Cependant, il est aussi vrai que ce redressement a ses limites. D'abord, parce qu'il n'y a pas de convergence significative avec la croissance moyenne des pays de l'Union européenne. Deuxièmement, parce que nous avons besoin de plus d'investissements dans les secteurs de biens échangeables et que cela nécessite une bien plus faible concurrence. Troisièmement, j'ai mentionné le risque très probable d'une nouvelle crise financière générale qui aurait des effets négatifs très importants sur le Portugal. Quatrièmement, le Portugal souffre d'un manque d'investissement dans le capital humain, qui puisse réduire le fossé entre notre population active et celle des autres pays européens sur le plan des qualifications.
Le Portugal fait partie des «pays du Sud». Or, en Grèce par exemple, Alexis Tsipras est arrivé au pouvoir. Y-a-t-il une recomposition politique au Portugal du fait de la crise de l'euro ou le pays est-il bloqué politiquement?

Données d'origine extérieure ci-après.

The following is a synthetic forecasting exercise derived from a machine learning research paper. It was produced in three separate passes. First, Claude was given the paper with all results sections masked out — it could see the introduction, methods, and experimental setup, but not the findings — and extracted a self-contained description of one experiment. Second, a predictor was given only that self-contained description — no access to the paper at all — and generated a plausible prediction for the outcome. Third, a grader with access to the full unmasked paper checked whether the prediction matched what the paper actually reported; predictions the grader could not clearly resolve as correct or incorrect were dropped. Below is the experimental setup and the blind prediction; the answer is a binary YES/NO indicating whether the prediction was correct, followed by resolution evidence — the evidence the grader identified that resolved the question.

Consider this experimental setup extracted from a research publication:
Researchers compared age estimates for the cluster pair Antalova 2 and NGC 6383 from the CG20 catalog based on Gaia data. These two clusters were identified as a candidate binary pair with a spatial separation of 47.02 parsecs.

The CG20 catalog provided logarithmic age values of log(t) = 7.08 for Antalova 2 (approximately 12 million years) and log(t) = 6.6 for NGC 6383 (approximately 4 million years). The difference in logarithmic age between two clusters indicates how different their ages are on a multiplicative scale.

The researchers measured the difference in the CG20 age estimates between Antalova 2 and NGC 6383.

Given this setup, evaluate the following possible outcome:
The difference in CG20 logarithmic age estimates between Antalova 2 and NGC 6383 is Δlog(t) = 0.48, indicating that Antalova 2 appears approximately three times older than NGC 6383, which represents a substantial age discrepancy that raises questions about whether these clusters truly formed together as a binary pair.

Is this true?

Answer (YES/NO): NO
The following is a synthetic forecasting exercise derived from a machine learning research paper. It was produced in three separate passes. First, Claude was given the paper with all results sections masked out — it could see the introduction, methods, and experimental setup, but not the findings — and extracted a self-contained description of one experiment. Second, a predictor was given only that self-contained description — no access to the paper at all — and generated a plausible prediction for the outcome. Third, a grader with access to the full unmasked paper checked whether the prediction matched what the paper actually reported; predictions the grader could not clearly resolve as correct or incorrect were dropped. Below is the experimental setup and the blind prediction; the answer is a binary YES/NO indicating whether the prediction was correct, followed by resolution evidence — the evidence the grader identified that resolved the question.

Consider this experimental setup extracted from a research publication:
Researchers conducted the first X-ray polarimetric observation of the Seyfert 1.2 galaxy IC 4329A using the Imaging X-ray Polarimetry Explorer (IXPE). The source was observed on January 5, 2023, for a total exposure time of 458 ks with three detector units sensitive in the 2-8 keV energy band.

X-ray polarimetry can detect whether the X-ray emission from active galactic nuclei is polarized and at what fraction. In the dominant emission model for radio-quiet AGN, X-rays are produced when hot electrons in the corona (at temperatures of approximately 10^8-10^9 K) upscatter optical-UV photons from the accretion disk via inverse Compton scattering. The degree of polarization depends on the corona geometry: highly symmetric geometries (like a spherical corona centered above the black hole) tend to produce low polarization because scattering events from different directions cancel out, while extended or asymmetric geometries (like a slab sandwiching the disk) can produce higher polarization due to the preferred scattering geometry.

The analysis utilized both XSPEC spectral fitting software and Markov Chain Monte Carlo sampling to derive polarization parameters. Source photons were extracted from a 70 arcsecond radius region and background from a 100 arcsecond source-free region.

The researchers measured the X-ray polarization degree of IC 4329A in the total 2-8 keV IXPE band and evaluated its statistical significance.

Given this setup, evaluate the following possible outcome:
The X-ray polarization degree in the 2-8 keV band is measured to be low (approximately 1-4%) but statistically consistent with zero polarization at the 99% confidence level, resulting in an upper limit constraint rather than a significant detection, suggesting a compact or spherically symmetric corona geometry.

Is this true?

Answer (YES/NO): NO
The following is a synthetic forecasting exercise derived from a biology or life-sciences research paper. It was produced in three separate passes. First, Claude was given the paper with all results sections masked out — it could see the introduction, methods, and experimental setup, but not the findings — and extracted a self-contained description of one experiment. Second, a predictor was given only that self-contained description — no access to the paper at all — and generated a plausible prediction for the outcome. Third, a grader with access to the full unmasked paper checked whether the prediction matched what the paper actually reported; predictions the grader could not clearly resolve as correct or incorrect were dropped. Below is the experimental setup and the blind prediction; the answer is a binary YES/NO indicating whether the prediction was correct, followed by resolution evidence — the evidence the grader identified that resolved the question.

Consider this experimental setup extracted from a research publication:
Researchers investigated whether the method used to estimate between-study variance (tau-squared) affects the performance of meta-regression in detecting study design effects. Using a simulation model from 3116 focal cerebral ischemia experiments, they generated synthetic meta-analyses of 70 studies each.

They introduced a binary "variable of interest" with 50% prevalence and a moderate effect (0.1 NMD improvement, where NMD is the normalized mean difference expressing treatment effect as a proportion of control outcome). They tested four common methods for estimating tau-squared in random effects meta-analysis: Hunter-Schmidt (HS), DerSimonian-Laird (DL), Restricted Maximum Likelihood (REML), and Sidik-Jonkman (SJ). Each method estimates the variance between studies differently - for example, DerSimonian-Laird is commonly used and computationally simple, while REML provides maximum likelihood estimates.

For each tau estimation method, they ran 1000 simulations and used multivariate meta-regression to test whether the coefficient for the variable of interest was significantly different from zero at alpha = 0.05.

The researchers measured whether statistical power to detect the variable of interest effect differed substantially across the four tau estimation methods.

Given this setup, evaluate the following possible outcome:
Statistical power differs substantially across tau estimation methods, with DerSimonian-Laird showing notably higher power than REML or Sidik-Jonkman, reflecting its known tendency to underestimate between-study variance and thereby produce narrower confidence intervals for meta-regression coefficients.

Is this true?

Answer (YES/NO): NO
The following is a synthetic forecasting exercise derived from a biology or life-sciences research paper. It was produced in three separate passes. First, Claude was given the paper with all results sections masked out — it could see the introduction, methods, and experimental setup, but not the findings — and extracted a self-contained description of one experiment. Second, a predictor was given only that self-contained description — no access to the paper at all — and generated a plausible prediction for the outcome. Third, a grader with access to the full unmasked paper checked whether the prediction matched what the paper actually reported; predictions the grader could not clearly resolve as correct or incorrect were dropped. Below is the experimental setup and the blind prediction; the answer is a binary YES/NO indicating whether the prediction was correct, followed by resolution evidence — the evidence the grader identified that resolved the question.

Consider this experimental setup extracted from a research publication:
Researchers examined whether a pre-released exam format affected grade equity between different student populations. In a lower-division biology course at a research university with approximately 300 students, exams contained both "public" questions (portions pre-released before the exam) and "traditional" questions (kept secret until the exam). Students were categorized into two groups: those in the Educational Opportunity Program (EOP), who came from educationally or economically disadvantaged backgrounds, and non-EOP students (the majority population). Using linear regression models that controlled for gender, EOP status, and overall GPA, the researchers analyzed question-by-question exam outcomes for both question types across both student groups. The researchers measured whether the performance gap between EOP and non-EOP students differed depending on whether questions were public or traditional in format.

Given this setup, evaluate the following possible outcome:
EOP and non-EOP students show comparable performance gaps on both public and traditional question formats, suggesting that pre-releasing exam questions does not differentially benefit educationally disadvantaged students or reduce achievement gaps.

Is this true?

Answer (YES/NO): YES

Les partis politiques au Portugal sont relativement stables. Cela continuera probablement à être le cas jusqu'à la nouvelle crise générale qui arrive. De nouveaux partis naîtront sans doute à cette occasion, plus critiques à l'égard de la zone euro et des institutions européennes en général.
Comment pouvez-vous faire gagner vos idées? Le Portugal est un pays qui pèse peu économiquement dans l'Union européenne, par rapport à la France et à l'Allemagne. Est-ce envisageable de sortir unilatéralement de l'euro pour un pays comme le vôtre ou est-il indispensable d'avoir le soutien de «grands» pays?
La meilleure façon de sortir de l'euro serait de quitter formellement la zone, mais d'être autorisé à utiliser une monnaie nationale à côté de la monnaie unique. Cette possibilité devrait être incluse dans le traité de Lisbonne, bien qu'elle aurait déjà dû l'être dans le traité de Maastricht. Si ce n'est pas possible, il faudrait envisager de quitter la zone euro avec l'accord des autres pays membres et des institutions européennes. La solution est plus risquée car elle créerait une panique. J'insiste sur la nécessité d'avoir des soutiens dans les institutions européennes, principalement de la Banque centrale européenne, pour minimiser la panique ainsi générée. Il s'agira de montrer aux créanciers qu'il est nécessaire que le Portugal retrouve une croissance forte, basée sur les biens échangeables, pour payer ses dettes, et que cela nécessite de quitter l'euro, seul moyen de retrouver de hauts taux de croissance. Quitter l'euro unilatéralement est bien sûr un scénario théoriquement possible, mais je ne le recommanderai pas. Pour faire gagner l'option que je porte, il faut insister au Portugal comme dans les autres pays européens sur le fait que quitter l'euro ne signifie pas quitter l'Union européenne.